Aber (unter Vorbehalt) je nach dem was im Schaltschrank drin ist, und es ist z.B. nur wie üblich Hauptschalter, Netzteile, Antriebsregler , SPS usw. drin muss ja ja nur nach Niederspannungsrichtlinie und EMV-Richtlinie bewerten. Die Maschinenrichtlinie gilt nicht für den Schaltschrank.
Manche geben die Info mann könnte eine Herstellererklärung (Neu Einbauerklärung) für den Schaltschrank abgeben, diese gibts aber nur bei der Maschinenrichtlinie, wenn es sich einen Teil einer Maschine handelt, der in einen anderen teil eigebaut wird. Z.B. für den Pneumatikzylinder.

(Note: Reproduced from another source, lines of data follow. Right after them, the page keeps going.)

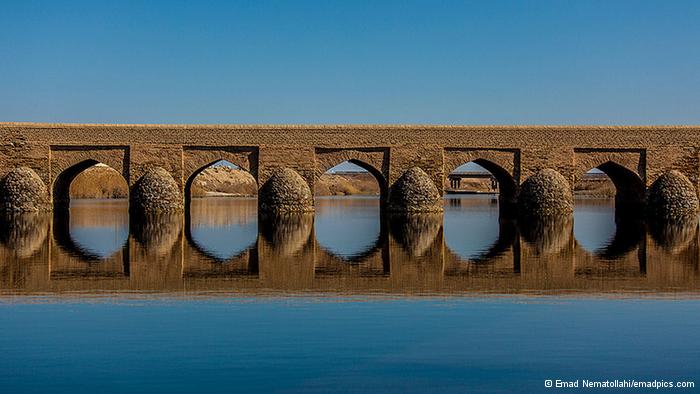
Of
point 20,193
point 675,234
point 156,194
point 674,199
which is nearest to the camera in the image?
point 675,234

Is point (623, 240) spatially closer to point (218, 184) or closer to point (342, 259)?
point (342, 259)

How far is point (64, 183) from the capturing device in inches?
1377

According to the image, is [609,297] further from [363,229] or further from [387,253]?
[363,229]

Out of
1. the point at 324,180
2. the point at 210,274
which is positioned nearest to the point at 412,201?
the point at 210,274

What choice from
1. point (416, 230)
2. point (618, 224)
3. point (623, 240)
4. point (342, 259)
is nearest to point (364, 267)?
point (342, 259)

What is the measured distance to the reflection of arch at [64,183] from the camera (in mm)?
33013

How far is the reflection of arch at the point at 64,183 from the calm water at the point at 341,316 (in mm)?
15097

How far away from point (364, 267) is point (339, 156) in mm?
18920

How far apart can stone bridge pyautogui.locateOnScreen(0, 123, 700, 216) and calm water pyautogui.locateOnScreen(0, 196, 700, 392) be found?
1332 centimetres

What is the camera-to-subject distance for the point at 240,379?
6641mm

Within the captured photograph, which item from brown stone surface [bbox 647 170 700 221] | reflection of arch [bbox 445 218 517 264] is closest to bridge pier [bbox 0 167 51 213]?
reflection of arch [bbox 445 218 517 264]

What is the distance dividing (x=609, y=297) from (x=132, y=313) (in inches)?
246

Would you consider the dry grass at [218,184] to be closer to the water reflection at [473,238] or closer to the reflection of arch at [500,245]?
the water reflection at [473,238]

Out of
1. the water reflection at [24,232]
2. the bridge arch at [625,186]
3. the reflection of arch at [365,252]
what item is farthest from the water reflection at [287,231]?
the bridge arch at [625,186]
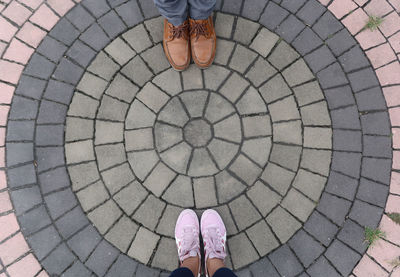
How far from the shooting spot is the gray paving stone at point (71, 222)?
9.47 feet

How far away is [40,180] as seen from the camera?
300cm

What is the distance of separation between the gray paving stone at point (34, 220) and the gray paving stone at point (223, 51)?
2.12 metres

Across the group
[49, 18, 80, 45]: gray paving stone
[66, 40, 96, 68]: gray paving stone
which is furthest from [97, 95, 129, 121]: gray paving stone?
[49, 18, 80, 45]: gray paving stone

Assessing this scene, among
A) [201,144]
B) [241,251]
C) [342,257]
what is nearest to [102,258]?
[241,251]

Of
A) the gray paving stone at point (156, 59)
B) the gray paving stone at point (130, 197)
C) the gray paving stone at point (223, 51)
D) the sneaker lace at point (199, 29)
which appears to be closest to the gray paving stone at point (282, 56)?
the gray paving stone at point (223, 51)

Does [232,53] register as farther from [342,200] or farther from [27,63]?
[27,63]

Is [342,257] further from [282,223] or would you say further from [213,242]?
[213,242]

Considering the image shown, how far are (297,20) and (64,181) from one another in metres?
2.73

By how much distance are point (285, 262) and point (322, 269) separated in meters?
0.31

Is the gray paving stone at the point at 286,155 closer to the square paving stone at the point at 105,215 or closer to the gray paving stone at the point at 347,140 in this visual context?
the gray paving stone at the point at 347,140

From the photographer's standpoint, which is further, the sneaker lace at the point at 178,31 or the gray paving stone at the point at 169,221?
the sneaker lace at the point at 178,31

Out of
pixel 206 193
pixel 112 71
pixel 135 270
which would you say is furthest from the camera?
pixel 112 71

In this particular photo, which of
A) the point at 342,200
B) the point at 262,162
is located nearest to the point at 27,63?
the point at 262,162

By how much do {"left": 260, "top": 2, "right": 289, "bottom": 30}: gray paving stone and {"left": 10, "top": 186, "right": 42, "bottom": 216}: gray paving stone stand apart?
2.70m
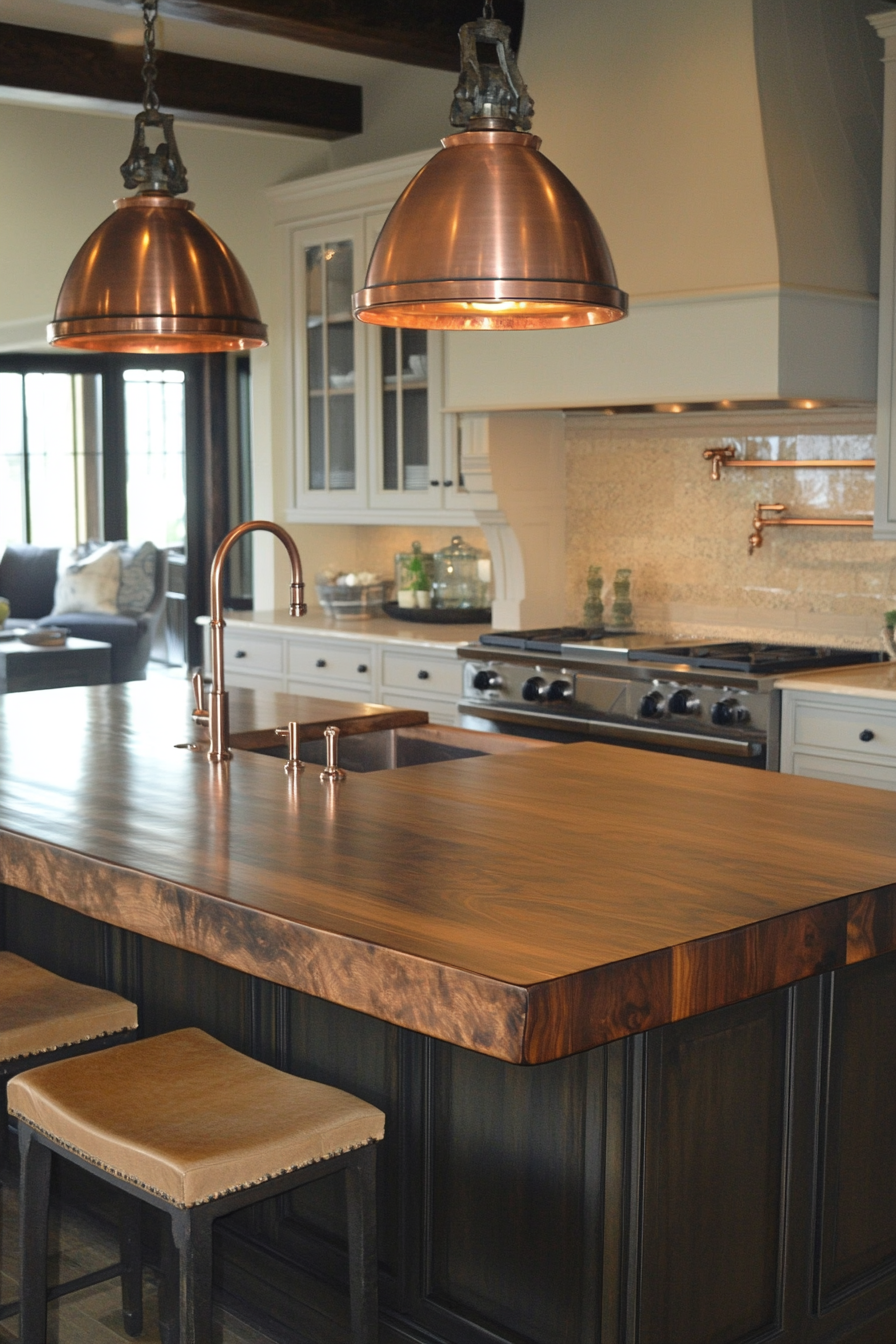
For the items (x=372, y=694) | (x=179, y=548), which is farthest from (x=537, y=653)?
(x=179, y=548)

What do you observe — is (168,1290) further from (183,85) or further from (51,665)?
(51,665)

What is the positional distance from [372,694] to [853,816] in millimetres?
3409

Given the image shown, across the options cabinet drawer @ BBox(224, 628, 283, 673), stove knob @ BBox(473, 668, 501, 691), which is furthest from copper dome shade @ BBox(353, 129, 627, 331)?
cabinet drawer @ BBox(224, 628, 283, 673)

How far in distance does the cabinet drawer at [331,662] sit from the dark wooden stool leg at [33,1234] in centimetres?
368

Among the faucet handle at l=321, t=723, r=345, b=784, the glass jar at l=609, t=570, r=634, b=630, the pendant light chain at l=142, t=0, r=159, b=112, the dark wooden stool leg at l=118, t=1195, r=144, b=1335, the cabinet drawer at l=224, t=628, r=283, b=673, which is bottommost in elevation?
the dark wooden stool leg at l=118, t=1195, r=144, b=1335

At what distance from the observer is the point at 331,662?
588 centimetres

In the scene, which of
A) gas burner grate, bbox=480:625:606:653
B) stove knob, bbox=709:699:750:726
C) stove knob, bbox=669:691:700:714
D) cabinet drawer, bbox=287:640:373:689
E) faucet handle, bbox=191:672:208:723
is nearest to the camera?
faucet handle, bbox=191:672:208:723

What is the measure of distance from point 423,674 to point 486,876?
3.44 metres

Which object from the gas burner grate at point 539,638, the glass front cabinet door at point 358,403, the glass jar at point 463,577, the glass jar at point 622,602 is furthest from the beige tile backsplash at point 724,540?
the glass front cabinet door at point 358,403

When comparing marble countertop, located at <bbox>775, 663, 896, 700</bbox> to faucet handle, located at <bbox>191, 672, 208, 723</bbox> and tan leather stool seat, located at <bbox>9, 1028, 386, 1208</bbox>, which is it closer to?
faucet handle, located at <bbox>191, 672, 208, 723</bbox>

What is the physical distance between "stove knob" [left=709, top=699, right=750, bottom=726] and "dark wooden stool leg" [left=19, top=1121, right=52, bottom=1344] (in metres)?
2.70

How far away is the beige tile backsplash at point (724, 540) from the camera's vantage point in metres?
4.89

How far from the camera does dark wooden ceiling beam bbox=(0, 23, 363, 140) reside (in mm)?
5336

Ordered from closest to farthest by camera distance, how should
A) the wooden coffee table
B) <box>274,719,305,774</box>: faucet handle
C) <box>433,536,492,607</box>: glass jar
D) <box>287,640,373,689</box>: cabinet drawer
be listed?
<box>274,719,305,774</box>: faucet handle
<box>287,640,373,689</box>: cabinet drawer
<box>433,536,492,607</box>: glass jar
the wooden coffee table
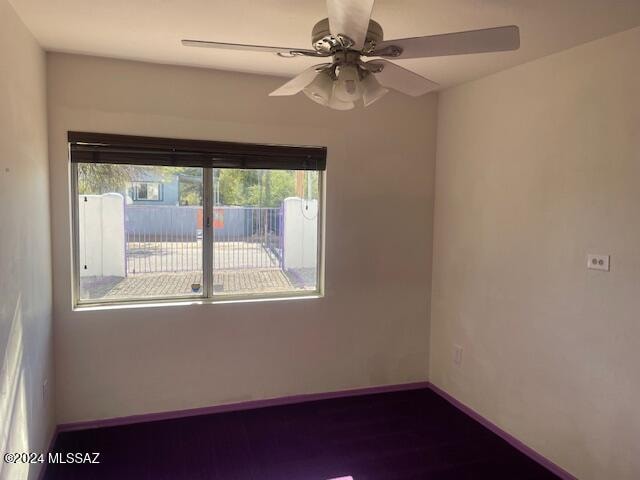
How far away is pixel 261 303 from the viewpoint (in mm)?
3143

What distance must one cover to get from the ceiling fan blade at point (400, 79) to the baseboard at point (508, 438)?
88.6 inches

Die Informationen sind immer schwierig nachzulesen, ahb die Infos auch nur durch die Pilz Schulung. Dort habe ich aus eigenem Interesse diese Frage gestellt. 

http://de.wikipedia.org/wiki/CE-Kennzeichnung
Die Konformitätserklärung muss ich erstellen, aber nur auf Anfrage dem Maschinenbauer liefern. Bis heute hat noch keiner danach gefragt, ausser bei Anlagen die Genehmigungspflichtig sind und der TÜV kommt.

Um was geht es denn genau bei Deiner Frage.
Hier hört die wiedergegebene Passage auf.